I only read a tiny snippet of this book, so I won't comment on the work as a whole. But what I did see was Prothero pretty much repeating the same old rant that the people hunting for Mokele-mbembe are a bunch of dastardly and wild-eyed creationists (Didn't sound new, either; I think he has a prepared rant that he dusts off and tweaks whenever he feels like ranting about that old chestnut again). What that same rant was doing in a book about fossils, I'm not sure, but I could have easily missed a context.

Admittedly it's a big sore spot for me, because he has misstated many of the facts around that particular cryptid, and repeatedly attacked some of the "Mokele hunters" who I consider close friends.

Oh well. At least I'm enjoying *your* book, The Dolmen! Reached a nice, creepy moment while reading it last night. Well done!

-John Patterson

Matt Bille said...

John, Glad you're enjoying The Dolmen.

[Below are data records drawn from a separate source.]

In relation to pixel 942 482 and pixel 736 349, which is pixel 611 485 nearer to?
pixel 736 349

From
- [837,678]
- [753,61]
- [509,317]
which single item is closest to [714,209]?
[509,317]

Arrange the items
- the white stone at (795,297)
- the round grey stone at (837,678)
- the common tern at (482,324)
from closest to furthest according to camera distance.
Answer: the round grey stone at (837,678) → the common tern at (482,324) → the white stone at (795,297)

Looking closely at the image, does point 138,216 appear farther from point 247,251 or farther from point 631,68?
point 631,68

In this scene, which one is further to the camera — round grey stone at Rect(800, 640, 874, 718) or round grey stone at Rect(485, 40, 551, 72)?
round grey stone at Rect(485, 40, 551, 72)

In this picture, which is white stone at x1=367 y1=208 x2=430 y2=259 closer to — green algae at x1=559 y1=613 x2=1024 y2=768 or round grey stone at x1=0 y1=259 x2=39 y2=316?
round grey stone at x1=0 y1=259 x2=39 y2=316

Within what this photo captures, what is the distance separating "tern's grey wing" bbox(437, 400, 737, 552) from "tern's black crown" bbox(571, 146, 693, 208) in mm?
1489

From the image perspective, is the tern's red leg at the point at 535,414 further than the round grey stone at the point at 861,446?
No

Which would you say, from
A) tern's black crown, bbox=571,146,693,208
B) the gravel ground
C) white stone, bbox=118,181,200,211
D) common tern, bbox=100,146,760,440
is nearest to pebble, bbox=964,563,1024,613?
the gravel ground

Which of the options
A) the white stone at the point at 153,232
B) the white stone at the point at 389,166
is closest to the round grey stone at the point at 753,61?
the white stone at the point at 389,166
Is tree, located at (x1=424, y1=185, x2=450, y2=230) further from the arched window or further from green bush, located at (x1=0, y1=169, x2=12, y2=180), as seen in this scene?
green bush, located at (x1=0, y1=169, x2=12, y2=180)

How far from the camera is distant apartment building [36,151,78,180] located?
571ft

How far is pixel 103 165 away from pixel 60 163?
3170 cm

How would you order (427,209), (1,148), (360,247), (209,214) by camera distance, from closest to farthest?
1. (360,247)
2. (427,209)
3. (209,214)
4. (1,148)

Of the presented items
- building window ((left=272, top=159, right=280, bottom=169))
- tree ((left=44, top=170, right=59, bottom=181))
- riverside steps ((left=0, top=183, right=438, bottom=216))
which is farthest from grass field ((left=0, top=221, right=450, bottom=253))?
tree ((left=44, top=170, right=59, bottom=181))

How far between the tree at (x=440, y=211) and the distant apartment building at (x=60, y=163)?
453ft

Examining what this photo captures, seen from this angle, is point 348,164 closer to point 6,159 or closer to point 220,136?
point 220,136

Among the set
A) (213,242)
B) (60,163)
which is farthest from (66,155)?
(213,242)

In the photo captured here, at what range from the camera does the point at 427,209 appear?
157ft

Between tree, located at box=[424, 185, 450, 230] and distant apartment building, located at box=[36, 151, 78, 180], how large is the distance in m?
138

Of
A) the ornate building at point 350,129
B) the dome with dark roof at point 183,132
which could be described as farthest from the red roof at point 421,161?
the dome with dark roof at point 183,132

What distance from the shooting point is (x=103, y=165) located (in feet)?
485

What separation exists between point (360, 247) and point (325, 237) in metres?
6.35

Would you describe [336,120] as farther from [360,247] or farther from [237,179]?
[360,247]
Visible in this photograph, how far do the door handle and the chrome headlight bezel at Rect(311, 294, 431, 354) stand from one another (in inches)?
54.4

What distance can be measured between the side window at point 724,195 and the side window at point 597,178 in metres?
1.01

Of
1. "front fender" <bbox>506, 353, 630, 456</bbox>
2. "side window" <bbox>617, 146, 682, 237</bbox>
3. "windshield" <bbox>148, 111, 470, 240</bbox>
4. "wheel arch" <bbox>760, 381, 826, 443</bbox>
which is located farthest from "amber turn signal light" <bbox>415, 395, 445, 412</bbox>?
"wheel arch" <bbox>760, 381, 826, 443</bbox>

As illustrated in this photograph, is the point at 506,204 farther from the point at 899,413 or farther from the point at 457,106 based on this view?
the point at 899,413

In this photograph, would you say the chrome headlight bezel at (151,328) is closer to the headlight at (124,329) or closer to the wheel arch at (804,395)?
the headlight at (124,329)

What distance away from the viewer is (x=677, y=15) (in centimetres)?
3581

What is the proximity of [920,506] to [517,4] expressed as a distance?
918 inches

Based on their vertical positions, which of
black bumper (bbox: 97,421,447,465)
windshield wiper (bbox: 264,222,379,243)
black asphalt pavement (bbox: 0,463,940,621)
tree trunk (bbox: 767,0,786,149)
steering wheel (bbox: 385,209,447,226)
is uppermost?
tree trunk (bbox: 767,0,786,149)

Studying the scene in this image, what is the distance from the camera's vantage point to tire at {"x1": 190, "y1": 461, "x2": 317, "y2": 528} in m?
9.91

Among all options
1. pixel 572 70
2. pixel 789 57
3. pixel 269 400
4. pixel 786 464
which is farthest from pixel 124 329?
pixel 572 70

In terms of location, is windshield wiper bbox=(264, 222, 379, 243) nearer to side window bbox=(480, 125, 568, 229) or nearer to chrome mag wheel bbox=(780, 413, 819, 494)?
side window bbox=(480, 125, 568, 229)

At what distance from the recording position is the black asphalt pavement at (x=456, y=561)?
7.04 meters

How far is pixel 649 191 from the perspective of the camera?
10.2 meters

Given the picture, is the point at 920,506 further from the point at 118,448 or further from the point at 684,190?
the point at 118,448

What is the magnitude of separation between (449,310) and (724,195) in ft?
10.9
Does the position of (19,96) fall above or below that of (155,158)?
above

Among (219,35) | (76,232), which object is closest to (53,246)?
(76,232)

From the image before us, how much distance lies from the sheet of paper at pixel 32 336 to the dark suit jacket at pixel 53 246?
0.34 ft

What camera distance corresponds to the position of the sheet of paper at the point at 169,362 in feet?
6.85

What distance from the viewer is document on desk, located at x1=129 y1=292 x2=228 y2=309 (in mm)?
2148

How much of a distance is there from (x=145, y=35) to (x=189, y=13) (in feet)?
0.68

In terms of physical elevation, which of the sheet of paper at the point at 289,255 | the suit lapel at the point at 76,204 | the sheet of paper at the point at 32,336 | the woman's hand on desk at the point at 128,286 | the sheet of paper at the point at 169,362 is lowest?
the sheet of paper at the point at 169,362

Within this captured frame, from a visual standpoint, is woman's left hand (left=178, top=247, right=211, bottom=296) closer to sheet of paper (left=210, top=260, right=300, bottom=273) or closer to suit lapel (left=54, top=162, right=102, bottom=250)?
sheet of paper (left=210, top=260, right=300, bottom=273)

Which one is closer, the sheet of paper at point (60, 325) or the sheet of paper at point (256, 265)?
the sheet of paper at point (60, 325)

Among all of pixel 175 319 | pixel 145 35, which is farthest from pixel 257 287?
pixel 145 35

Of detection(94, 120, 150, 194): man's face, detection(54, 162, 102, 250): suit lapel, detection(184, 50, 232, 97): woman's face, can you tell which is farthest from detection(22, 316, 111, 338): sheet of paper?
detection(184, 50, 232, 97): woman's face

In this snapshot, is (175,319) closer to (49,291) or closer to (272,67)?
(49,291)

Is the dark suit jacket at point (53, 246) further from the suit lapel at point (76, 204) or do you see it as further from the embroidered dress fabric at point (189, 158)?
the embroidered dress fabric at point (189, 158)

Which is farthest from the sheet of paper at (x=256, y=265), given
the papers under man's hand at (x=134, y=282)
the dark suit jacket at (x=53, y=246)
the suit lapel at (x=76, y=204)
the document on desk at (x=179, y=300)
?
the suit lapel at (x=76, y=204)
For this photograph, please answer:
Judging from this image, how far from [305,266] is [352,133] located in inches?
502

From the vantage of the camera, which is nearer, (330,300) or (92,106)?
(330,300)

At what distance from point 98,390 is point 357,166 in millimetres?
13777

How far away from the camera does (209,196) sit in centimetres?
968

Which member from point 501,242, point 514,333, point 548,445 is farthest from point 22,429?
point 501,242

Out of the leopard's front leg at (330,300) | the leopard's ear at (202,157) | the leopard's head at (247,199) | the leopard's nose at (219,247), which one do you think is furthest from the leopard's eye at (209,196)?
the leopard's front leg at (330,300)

I know some of the mokele hunters are sincere (and Prothero, I think, understates the extent to which scientists travel through the area in question), but since our topic is book review - if you're asking if anything in this book is new compared to Abominable Science, it is not.

Unknown said...

Gotcha.

Pertaining to the Congo, I have tentatively raised the topic of Mokele-mbembe with a paleontology student, and he was surprisingly open to the concept of *something* being there. He told me that hardly anyone goes to the Congo these days (compared to other jungle ecosystems). Some do, of course. Entomologists and primatologists obviously have a gold mine of information to gather there. Perhaps he was mistaken, but if not I presume it has much to do with the persistent conflicts and overthrown governments in Central Africa, scaring away expeditions. Prothero does have a high opinion of aerial surveys and satellite photography penetrating a jungle ecosystem, but to be honest I was left wondering, "What about the canopy? Doesn't that hamper observation a little?"